Spam, phishing, and spyware pose security risks to federal information
systems. Spam is a problem not only because of the enormous resources it
demands, but also because it now serves as a means for other types of
attack. Phishing can lead to identity theft and loss of sensitive information;
it can easily result in reduced trust in and therefore use of electronic
government services, thereby reducing the efficiencies that such services
offer. Phishers have targeted federal entities such as the Federal Bureau of
Investigation (FBI), Federal Deposit Insurance Corporation (FDIC), and
the Internal Revenue Service (IRS). Spyware threatens the confidentiality,
integrity, and availability of federal information systems by capturing and
releasing sensitive data, making unauthorized changes to systems,
decreasing system performance, and possibly creating new system
vulnerabilities, all without the user’s knowledge or consent. The blending
of these threats creates additional risks that cannot be easily mitigated with
currently available tools.

Agencies reported varying perceptions of the risks of spam, phishing, and
spyware.
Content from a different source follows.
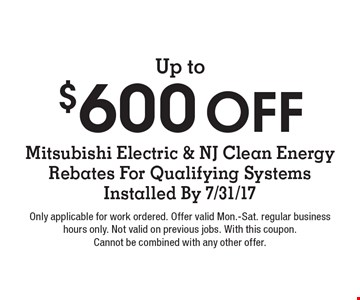 Up to $600 Off Mitsubishi Electric & NJ Clean Energy Rebates For Qualifying Systems Installed By 7/31/17. Only applicable for work ordered. Offer valid Mon.-Sat. regular business hours only. Not valid on previous jobs. With this coupon. Cannot be combined with any other offer.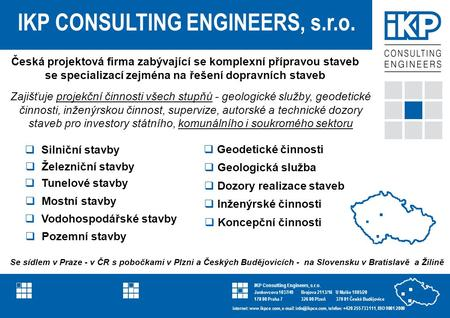 IKP Consulting Engineers referenční list projektu IKP CONSULTING ENGINEERS, s.r.o. U Malše 1805/20 370 01 České Budějovice IKP Consulting Engineers, s.r.o.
In addition, many agencies have not fully addressed the risks of
emerging cybersecurity threats as part of their required agencywide
information security programs, which include performing periodic
assessments of risk; implementing security controls commensurate with
the identified risk; ensuring security-awareness training for agency
personnel; and implementing procedures for detecting, reporting, and
responding to security incidents. An effective security program can assist
in agency efforts to mitigate and respond to these emerging cybersecurity

Several entities within the federal government and the private sector have
begun initiatives directed toward addressing spam, phishing, and spyware.
These actions range from targeting cybercrime to educating the user and
private-sector community on how to detect and protect systems and
information from these threats. While the initiatives demonstrate an
understanding of the importance of cybersecurity and emerging threats and
represent the first steps in addressing the risks associated with emerging
threats, similar efforts are not being made to assist federal agencies.